GIVEN INFORMATION:
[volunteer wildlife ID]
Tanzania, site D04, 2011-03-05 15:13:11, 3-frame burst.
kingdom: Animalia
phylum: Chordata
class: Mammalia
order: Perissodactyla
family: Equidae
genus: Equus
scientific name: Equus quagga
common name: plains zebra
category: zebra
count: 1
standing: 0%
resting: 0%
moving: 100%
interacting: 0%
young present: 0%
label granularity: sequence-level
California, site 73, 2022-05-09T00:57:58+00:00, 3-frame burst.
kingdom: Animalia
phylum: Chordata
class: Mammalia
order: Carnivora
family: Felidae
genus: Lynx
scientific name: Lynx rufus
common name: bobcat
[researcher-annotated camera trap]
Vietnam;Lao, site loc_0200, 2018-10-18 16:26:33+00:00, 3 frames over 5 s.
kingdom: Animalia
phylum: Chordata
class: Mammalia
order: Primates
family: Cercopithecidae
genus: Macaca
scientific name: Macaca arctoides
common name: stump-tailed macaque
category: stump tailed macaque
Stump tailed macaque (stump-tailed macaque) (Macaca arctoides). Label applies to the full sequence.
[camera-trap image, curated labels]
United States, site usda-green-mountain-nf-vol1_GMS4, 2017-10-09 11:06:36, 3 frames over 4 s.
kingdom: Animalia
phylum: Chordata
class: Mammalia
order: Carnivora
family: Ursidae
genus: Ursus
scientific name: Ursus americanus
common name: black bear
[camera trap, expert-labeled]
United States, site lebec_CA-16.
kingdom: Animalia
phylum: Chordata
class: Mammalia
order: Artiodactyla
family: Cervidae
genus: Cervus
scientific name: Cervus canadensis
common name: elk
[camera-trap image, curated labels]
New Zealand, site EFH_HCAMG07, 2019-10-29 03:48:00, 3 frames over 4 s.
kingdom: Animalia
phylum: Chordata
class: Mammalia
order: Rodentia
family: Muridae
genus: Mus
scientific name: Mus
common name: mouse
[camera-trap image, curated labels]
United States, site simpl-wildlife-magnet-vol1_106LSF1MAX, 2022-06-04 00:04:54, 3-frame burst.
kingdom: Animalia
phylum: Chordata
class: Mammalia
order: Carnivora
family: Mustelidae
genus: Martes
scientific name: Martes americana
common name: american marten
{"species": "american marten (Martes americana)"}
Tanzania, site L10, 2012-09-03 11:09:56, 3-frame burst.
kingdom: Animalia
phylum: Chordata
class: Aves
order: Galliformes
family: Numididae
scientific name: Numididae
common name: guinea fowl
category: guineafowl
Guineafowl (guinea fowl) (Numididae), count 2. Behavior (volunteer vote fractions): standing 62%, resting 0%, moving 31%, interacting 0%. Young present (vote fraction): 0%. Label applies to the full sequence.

WHAT TO PRODUCE:
In your answer, include only the lines above starting at the line that holds "New Zealand, site" and ending at the line that holds "scientific name: Numididae", copied exactly.

SOLVED PROBLEM:
New Zealand, site EFH_HCAMG07, 2019-10-29 03:48:00, 3 frames over 4 s.
kingdom: Animalia
phylum: Chordata
class: Mammalia
order: Rodentia
family: Muridae
genus: Mus
scientific name: Mus
common name: mouse
[camera-trap image, curated labels]
United States, site simpl-wildlife-magnet-vol1_106LSF1MAX, 2022-06-04 00:04:54, 3-frame burst.
kingdom: Animalia
phylum: Chordata
class: Mammalia
order: Carnivora
family: Mustelidae
genus: Martes
scientific name: Martes americana
common name: american marten
{"species": "american marten (Martes americana)"}
Tanzania, site L10, 2012-09-03 11:09:56, 3-frame burst.
kingdom: Animalia
phylum: Chordata
class: Aves
order: Galliformes
family: Numididae
scientific name: Numididae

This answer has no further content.